Vital Signs: Reporting back on Monthly Performance
At the end of each month, staff must prepare the necessary reports that review practice performance, preferably condensed to a single summary page. Practice Vital Signs is one example, a one page synopsis of key performance criteria.

Included in this report will be production, adjustments, payments, ending accounts receivable, same day payments (collections “over-the-counter”), pending insurance, days worked, new patients and current number of active patients. The names of the criteria may be slightly different depending on the practice management software used in the office. For instance, “Production” and “Adjustments” in Kodak/SoftDent will be termed “Charges” and “Reductions” in Dentrix.

Keep in mind, this is not a drill to transpose numbers from computer generated management reports onto a worksheet and hand to the doctor for him/her to study. It is an important function of accountability. I will include a copy of the Practice Vital Signs sheet I use for my clients at the end of this article. Feel free to modify the worksheet for your particular needs.

Staff must make sure the results of their activity during the course of the month or period, contained in Vital Signs, represent a positive direction towards the practices’ goals. If it doesn’t, then they must prepare information and/or documentation that will propose a plan to correct poor performance.

During a brief five to ten-minute meeting, the doctor must ask the staff member to report on the previous month’s performance. Questions may be broad based, or detailed to pinpoint specific areas. For example,:

“How did we do last month?”
“Based on our goal, how did we do last month in terms of production?”

“We were trying to hit an average of $5500 in production per day, how did we do?”
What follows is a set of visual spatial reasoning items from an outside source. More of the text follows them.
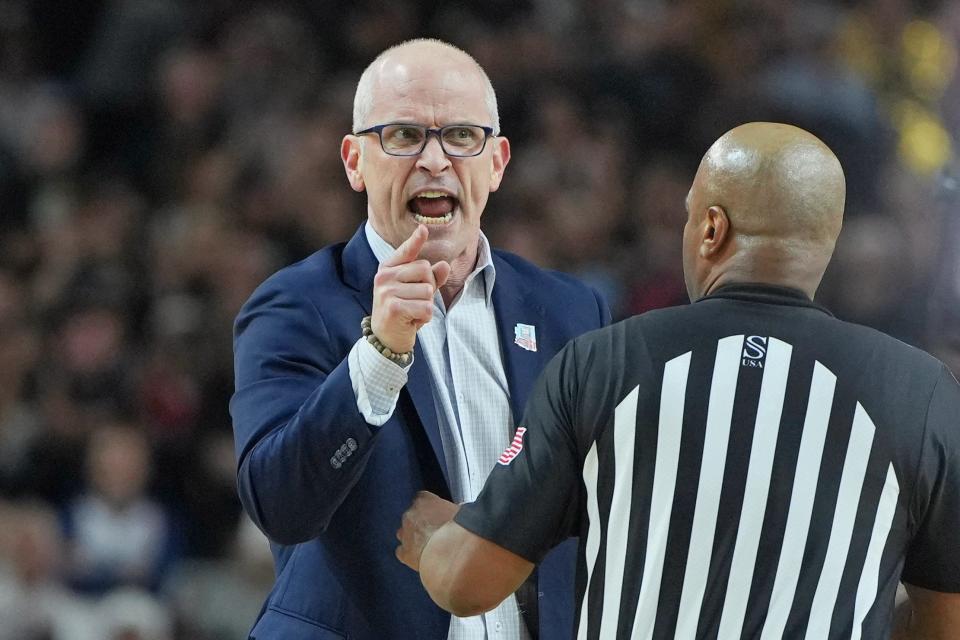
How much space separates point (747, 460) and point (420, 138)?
116 cm

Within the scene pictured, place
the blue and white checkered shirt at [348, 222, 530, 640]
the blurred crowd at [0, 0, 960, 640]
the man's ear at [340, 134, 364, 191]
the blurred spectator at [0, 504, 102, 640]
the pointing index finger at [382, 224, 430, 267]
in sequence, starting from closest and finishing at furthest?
the pointing index finger at [382, 224, 430, 267]
the blue and white checkered shirt at [348, 222, 530, 640]
the man's ear at [340, 134, 364, 191]
the blurred spectator at [0, 504, 102, 640]
the blurred crowd at [0, 0, 960, 640]

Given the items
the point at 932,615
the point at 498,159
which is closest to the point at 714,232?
the point at 932,615

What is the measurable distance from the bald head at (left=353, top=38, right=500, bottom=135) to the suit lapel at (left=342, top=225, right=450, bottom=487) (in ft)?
0.93

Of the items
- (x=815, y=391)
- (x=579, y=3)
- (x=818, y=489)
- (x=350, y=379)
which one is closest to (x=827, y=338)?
(x=815, y=391)

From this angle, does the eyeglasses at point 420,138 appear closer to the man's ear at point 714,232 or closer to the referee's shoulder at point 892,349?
the man's ear at point 714,232

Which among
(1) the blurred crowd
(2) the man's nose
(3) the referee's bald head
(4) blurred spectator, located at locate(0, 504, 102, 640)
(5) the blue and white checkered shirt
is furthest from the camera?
(1) the blurred crowd

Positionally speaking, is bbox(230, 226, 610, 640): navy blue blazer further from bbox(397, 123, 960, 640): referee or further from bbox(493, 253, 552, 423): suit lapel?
bbox(397, 123, 960, 640): referee

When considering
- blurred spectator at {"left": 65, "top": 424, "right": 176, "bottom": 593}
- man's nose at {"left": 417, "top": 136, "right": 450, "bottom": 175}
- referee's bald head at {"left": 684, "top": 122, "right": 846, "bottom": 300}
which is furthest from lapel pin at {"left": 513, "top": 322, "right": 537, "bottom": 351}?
blurred spectator at {"left": 65, "top": 424, "right": 176, "bottom": 593}

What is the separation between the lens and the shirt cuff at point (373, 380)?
280 cm

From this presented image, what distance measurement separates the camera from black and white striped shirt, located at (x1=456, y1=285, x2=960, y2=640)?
242cm

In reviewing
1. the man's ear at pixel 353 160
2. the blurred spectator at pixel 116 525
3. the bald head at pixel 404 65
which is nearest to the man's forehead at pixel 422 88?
the bald head at pixel 404 65

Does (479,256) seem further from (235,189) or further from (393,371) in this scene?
(235,189)

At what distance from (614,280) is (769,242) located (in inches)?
208

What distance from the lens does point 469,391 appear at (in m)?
3.18
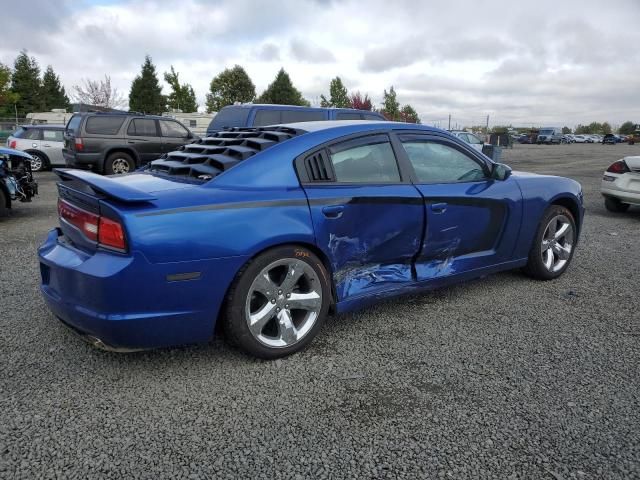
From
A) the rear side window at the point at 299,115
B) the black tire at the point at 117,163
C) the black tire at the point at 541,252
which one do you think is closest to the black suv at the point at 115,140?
the black tire at the point at 117,163

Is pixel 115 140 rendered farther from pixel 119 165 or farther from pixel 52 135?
pixel 52 135

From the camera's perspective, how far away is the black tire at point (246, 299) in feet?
9.09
“I noticed our payments were below charges; what happened?”

“The adjustments seem a bit high; could you give me the details?”

{Were they professional discounts, bad debt, reductions for insurance plan participation, family courtesy, staff dentistry?}

“How does our accounts receivable compare to last month?”

“I noticed the aged accounts over 60 days have gone up, what happened?”

“The insurance over 60 days looks a bit high, what’s hindering your ability to get the claims paid? What’s your plan to reduce the balance?”

“New patients looked healthy, where did they come from?”

Remember to ask for details. Don’t accept a hunch or a guess when it relates to answering a question about a specific issue. For instance, when asking a staff member about an increase in accounts past due over 60 days without a payment, don’t accept an answer such as, “Oh, that’s mostly insurance.” Often times this type of response is not based on fact, it is merely an assumption that we are doing a good job of collecting and the insurance is holding up the process.

Rather, ask for a printed report of all accounts past due over 60 days that haven’t made a payment in 60 days and identify exactly which accounts are pending insurance payment, and which accounts are slow at paying. Then, review the practice’s payment system making sure the practice is following prudent payment protocols. Finally, review the practices’ collection sequence and verify that proper steps are being taken to address past due accounts.

With this approach, one will be able to help the staff member examine data instead of guessing. Once the real reason is revealed, formulate a plan with the team member to address the issue and ask them to provide details in the future for better justification, rather than assuming.

The old adage, “Pale ink is better than a short memory” comes to mind when documentation is discussed. Make certain notes are taken at the meetings and log them for future reference. In this way, we can trace our activity and follow up on assignments and track progress towards positive results.

Establish a proactive approach to build the practice and ward off problems by having the staff track performance, document results, and be accountable for the outcome thru reporting back to the doctor each month. Institute this approach and performance will not only be measured but the staff will be more knowledgeable regarding their efforts that will promote excitement in the workplace, creating a positive result. The staff will get into the moment rather than going through the motions.